They really didnt give us as much time as I would have liked on the inside. It cost me $5.00 to tour the aircraft for about 3 to 4 minutes. Which to me is really cheap for such a priceless artifact. All money goes to keeping the bomber flying and touring. Lots and lots of people where waiting in line. I think I waited at least a half an hour before I was able to get in. It was anouced at the airshow this year that the lancaster crew wants to come back in 2007 so will wait and see. If it does I will tour the aircraft again.

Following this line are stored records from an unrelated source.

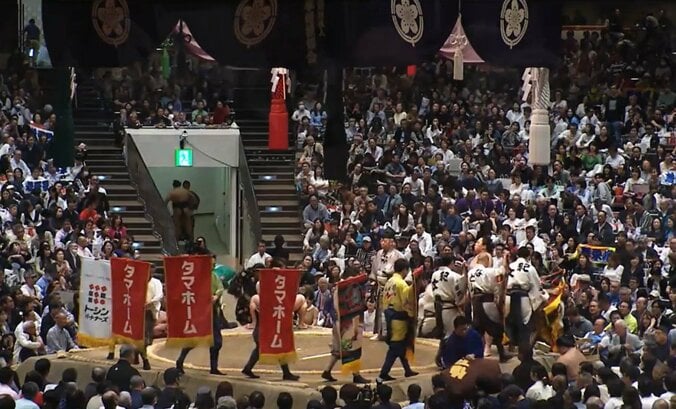 【写真・画像】　1枚目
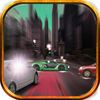 extrait jeux-video A Furios Car In A City : Maximum Chase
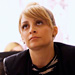 Video: Nicole Richie Defines Personal Style for the Every Woman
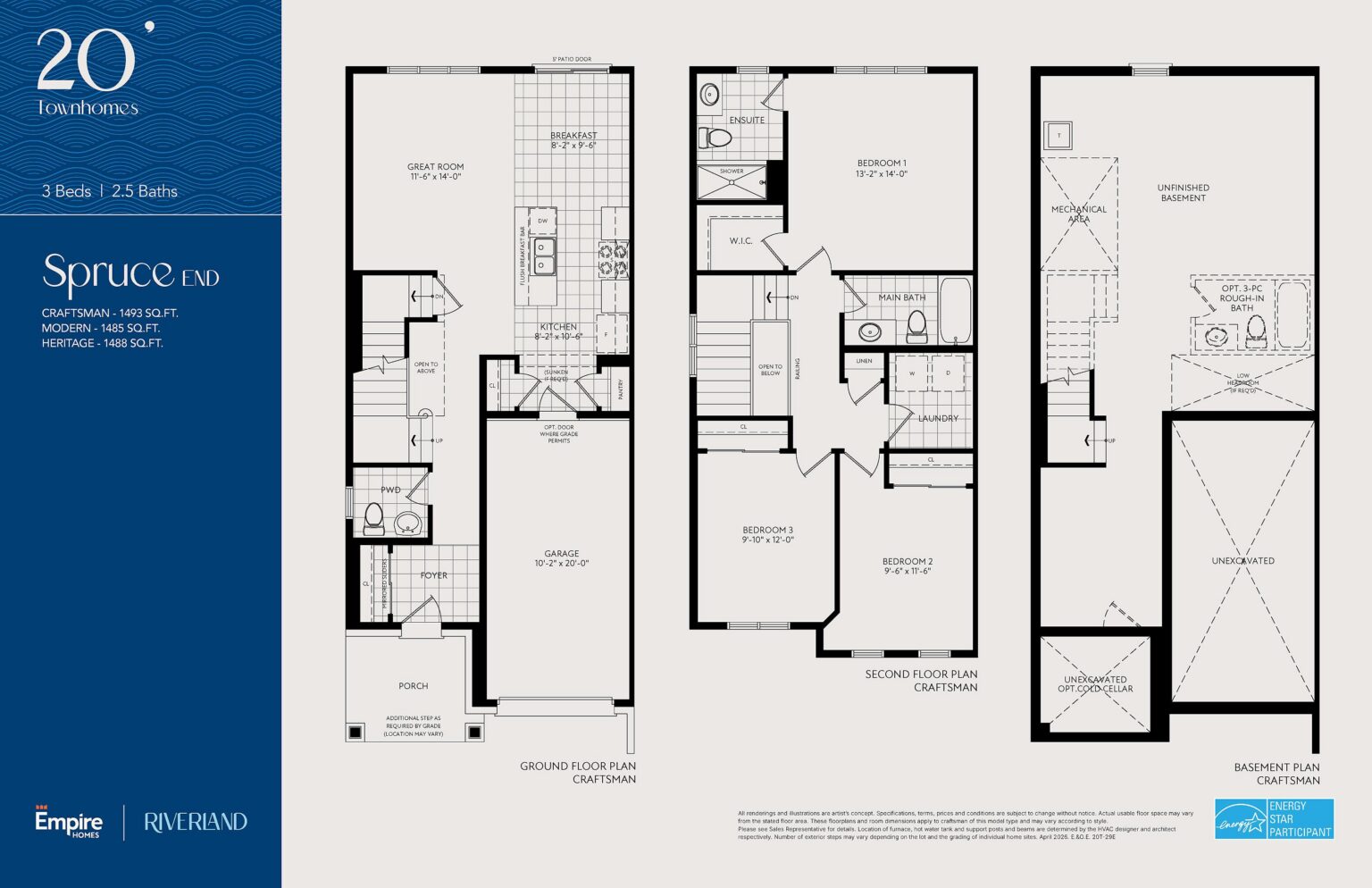 floorplan_images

Ive been lucky to tour the following aircraft

B-17 Aluminum Cloud
B-17 Thunder bird
B-25 Pacific Prawler
B-25 Eaa
Ju-52 Commerative Airforce
B-24 Dimond Lil
SBD Dougles Dauntless

All the aircraft tours cost me between 3 to 5 dollars which to me is cheap. If you really want to be in a tight aircraft then try a B-25. Just crawling through the tunnel to the nose is a challenge especially for us tall people. Then to get into the tail of the aircraft you have to climb over the bomb bay.

Hopefully this answer's you question. Its just awstruck to be able to tour aircraft of any type and it does make you think of all the people that died on both sides just that we can be free. 

Micdrow


----------



## Micdrow (Sep 13, 2006)

Here are a couple of more pictures of the inside of the lancaster and you can see what I mean about room

Enjoy Micdrow


----------



## the lancaster kicks ass (Sep 14, 2006)

dang, i wish i was on the desktop now  it probably wont come as any supprise to you to hear that i have a picture of the navigator's table for you, plus pictures of pretty much anything else you could want  so maybe tomorrow, but it's nice to see the inside of the canuck lanc again last time i saw a pic she was in her yellow primer before annother coat of paint inside..............


----------